▶ _TEXT BLOCK_:
I plan to replace the stub axle, bearings, seals, D washer, nut and maybe even the cotter pin. I have new axles, but even if I didn't the total cost is under $50 for parts. I spent about $1000 to get home and felt like the failure could have cost significantly more. I was slowly losing control of one wheel, but had no idea.

As a curiosity, why does the axle have a flat spot on the threaded portion where the castellated nut sits?

Steve, read my post 'here we go again' for a little history. But in a nutshell, I stopped for dinner in Franklin Kentucky where we met a man who showed me a picture of his small mouth TR3 the same color as mine. Then we were on back roads heading to Springfield Tn when I thought I first heard a strange noise. We were driving along through what appeared to be fog from recent fireworks on nice curvy roads with small hills when I heard it again. Fireworks lit the sky and lots of other noises made the sound seem more unlikely. The noise was a quick series of notes like a Cardinal might make, only much less relaxing and amplified to the point of discern-ability over the normal road noise of a TR3 going 65mph. In the morning. I checked all the wheels and tried to shake them off the car to see if anything was loose.

On the hour drive to her brothers in Cumberland Furnace, the noise became obvious enough that Prudence asked if I heard it. At first I hoped it was just a top snap or something. Driving into his driveway the noise lasted the full length of the hill -maybe 100 feet. Pru exclaimed 'it's definitely on your side', and I noted 'for sure, from the rear wheel -I hope it's not a bearing'.

▶ _AVAILABLE DATA_:

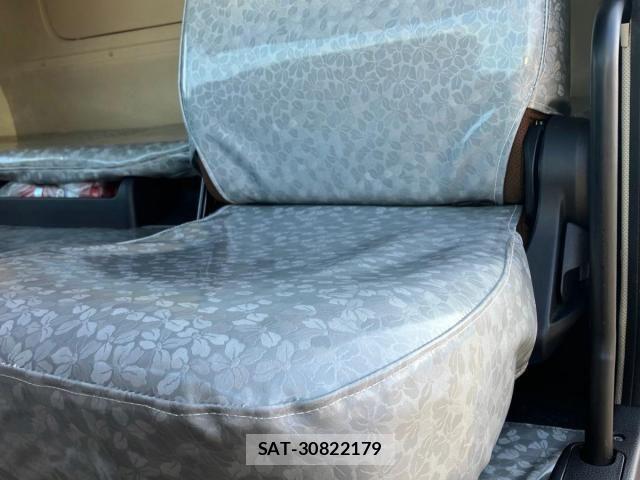 Hino PROFIA 2021-09 8146482-18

▶ _TASK INSTRUCTIONS_: In the text about the TR3's rear wheel noise, in which town did the writer stop for dinner?

▶ _THE ANSWER_: Franklin, Kentucky.